#### Exercise requirements:
Starting at the first line of the data below, repeat each line word for word up to and including the line with "New Zealand, site EFD_DCAMF03, 2020-01-13".

(Dataset entries)
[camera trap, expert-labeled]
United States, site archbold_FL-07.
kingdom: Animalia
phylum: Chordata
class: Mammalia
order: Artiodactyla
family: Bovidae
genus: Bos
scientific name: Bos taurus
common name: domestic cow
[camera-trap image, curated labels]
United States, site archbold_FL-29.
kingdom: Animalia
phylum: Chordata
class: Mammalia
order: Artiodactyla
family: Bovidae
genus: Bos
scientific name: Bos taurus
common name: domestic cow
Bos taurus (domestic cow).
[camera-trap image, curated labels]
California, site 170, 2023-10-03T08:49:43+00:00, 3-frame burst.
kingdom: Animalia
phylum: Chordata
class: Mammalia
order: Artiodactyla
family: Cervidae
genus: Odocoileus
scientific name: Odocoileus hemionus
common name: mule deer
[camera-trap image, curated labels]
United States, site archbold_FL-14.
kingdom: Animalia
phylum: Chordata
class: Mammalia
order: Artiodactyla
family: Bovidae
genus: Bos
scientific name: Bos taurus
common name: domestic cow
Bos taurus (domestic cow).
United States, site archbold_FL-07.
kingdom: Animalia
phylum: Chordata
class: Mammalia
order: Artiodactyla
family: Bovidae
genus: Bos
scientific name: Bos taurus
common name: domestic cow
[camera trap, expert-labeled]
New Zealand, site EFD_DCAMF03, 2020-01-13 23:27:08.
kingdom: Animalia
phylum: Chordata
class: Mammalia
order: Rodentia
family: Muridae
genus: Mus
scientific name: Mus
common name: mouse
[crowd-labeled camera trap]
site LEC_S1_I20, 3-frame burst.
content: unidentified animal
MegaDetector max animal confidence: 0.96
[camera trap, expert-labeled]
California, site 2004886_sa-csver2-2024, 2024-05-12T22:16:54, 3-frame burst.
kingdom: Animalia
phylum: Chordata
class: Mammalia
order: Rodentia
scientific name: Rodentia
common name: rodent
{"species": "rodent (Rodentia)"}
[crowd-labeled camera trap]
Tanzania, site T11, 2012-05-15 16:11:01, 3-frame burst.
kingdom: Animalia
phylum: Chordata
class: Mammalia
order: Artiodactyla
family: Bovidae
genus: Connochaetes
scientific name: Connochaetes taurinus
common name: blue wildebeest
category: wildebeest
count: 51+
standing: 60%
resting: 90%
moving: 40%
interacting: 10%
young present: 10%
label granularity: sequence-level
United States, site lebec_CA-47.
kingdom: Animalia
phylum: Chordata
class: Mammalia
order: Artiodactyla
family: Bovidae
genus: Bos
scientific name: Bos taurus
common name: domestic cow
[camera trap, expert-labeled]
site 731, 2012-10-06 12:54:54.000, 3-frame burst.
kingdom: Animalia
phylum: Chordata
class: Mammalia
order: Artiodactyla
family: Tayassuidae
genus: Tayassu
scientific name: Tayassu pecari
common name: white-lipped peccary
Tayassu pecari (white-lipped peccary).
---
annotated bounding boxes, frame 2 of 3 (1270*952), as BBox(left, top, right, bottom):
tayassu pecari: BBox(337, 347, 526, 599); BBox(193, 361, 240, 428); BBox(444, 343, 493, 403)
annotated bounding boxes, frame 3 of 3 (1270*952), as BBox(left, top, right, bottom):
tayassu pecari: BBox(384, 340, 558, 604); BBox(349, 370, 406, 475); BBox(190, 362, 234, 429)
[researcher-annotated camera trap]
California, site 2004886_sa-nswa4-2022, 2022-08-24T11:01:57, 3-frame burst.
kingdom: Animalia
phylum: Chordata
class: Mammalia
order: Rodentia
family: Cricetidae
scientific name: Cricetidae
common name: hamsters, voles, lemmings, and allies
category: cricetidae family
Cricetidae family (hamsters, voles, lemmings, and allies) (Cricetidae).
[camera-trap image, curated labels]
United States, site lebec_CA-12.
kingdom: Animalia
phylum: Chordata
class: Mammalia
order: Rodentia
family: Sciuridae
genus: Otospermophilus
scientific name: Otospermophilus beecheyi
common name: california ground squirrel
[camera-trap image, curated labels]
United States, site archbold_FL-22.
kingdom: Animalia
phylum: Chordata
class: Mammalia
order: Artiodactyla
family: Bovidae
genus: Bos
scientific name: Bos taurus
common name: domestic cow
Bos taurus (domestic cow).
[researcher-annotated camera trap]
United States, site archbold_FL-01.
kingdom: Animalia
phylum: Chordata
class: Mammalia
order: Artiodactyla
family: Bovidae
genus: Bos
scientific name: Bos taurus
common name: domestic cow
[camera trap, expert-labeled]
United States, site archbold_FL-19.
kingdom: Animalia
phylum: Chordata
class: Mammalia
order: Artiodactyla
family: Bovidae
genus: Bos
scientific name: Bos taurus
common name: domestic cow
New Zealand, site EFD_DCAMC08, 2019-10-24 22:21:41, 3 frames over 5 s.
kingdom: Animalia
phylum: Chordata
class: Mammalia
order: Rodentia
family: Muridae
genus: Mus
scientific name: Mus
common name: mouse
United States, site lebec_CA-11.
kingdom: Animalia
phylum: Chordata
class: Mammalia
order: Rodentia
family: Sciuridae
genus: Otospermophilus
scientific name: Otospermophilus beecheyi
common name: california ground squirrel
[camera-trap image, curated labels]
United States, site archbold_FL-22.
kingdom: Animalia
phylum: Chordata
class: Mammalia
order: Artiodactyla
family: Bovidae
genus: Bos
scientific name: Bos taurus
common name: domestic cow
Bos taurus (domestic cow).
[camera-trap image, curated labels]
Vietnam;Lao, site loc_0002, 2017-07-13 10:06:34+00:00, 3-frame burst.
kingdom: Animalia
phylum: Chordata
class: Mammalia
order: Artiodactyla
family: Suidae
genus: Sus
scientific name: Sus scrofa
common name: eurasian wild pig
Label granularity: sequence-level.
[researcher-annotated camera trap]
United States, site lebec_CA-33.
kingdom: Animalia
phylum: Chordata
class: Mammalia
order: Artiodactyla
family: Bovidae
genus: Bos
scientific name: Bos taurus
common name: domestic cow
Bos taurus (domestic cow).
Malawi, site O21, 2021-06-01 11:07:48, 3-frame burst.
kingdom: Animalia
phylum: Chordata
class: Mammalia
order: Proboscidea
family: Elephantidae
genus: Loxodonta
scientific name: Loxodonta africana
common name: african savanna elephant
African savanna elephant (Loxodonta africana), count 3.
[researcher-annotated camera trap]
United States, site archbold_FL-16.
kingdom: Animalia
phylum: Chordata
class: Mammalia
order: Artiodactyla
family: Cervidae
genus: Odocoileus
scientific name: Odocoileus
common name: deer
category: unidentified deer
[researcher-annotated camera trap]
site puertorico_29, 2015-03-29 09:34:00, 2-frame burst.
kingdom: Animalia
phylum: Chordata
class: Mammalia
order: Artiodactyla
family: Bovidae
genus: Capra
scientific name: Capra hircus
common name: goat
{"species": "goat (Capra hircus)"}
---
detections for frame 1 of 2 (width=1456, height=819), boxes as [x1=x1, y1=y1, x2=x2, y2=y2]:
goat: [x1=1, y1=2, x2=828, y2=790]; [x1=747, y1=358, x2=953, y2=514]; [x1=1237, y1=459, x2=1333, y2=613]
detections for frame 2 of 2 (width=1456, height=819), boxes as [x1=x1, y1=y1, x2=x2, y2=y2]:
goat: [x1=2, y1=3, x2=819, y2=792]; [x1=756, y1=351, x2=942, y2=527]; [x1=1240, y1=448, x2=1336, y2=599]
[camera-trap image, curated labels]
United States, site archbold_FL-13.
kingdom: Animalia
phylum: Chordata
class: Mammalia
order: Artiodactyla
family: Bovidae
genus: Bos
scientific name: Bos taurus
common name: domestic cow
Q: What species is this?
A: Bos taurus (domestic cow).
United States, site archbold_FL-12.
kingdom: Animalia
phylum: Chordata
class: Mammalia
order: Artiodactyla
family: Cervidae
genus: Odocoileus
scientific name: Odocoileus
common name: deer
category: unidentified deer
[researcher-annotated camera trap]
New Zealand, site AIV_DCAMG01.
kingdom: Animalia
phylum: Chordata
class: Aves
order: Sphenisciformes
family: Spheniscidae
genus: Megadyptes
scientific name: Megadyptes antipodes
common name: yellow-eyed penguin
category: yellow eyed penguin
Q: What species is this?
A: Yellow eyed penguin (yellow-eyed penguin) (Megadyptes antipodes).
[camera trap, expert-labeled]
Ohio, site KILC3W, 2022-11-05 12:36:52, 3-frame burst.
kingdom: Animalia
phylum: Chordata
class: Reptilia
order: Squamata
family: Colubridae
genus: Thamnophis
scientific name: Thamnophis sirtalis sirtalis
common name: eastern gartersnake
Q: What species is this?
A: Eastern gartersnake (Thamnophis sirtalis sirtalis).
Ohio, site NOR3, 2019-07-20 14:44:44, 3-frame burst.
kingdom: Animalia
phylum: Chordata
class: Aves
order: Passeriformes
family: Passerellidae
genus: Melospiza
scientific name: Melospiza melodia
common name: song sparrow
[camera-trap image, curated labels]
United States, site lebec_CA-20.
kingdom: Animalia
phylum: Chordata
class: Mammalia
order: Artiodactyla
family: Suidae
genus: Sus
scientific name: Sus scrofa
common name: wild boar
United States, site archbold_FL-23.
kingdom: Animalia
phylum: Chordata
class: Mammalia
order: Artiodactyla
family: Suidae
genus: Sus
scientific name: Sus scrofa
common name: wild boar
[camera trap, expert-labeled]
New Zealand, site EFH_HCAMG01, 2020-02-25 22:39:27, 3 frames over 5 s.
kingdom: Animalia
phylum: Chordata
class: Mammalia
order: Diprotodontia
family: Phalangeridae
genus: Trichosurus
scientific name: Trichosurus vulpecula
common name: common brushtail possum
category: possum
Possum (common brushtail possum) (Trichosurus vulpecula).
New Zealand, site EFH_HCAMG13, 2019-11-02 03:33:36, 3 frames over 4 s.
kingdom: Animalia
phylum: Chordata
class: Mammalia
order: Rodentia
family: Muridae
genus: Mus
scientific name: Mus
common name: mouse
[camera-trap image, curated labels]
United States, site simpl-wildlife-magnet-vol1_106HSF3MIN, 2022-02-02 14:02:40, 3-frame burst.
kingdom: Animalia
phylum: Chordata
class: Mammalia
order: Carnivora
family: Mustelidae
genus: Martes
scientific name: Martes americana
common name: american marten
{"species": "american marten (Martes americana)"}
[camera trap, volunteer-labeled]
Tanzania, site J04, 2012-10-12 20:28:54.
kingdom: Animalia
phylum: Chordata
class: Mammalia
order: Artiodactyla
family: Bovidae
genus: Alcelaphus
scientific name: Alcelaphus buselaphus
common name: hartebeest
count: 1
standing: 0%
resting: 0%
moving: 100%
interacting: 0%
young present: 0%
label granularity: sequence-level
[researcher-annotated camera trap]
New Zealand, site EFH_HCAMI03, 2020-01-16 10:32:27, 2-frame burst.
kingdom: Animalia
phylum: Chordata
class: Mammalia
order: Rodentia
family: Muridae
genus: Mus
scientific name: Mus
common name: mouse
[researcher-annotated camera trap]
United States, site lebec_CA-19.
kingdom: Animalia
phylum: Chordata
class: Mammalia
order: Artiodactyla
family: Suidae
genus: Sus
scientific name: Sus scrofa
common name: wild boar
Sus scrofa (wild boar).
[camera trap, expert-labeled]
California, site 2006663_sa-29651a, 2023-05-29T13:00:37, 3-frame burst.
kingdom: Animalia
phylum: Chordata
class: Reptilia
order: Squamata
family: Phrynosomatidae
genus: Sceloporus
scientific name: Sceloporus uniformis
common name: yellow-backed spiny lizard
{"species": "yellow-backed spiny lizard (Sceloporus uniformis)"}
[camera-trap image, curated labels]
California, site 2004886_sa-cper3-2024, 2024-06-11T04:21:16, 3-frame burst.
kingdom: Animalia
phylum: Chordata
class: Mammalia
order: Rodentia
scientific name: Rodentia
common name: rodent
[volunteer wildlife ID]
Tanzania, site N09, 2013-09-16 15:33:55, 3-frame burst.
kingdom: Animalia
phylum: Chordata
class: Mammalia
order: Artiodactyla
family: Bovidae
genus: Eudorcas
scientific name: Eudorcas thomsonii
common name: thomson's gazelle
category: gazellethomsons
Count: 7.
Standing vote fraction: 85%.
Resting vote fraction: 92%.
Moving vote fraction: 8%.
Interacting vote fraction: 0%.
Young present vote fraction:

#### Written response:
[camera trap, expert-labeled]
United States, site archbold_FL-07.
kingdom: Animalia
phylum: Chordata
class: Mammalia
order: Artiodactyla
family: Bovidae
genus: Bos
scientific name: Bos taurus
common name: domestic cow
[camera-trap image, curated labels]
United States, site archbold_FL-29.
kingdom: Animalia
phylum: Chordata
class: Mammalia
order: Artiodactyla
family: Bovidae
genus: Bos
scientific name: Bos taurus
common name: domestic cow
Bos taurus (domestic cow).
[camera-trap image, curated labels]
California, site 170, 2023-10-03T08:49:43+00:00, 3-frame burst.
kingdom: Animalia
phylum: Chordata
class: Mammalia
order: Artiodactyla
family: Cervidae
genus: Odocoileus
scientific name: Odocoileus hemionus
common name: mule deer
[camera-trap image, curated labels]
United States, site archbold_FL-14.
kingdom: Animalia
phylum: Chordata
class: Mammalia
order: Artiodactyla
family: Bovidae
genus: Bos
scientific name: Bos taurus
common name: domestic cow
Bos taurus (domestic cow).
United States, site archbold_FL-07.
kingdom: Animalia
phylum: Chordata
class: Mammalia
order: Artiodactyla
family: Bovidae
genus: Bos
scientific name: Bos taurus
common name: domestic cow
[camera trap, expert-labeled]
New Zealand, site EFD_DCAMF03, 2020-01-13 23:27:08.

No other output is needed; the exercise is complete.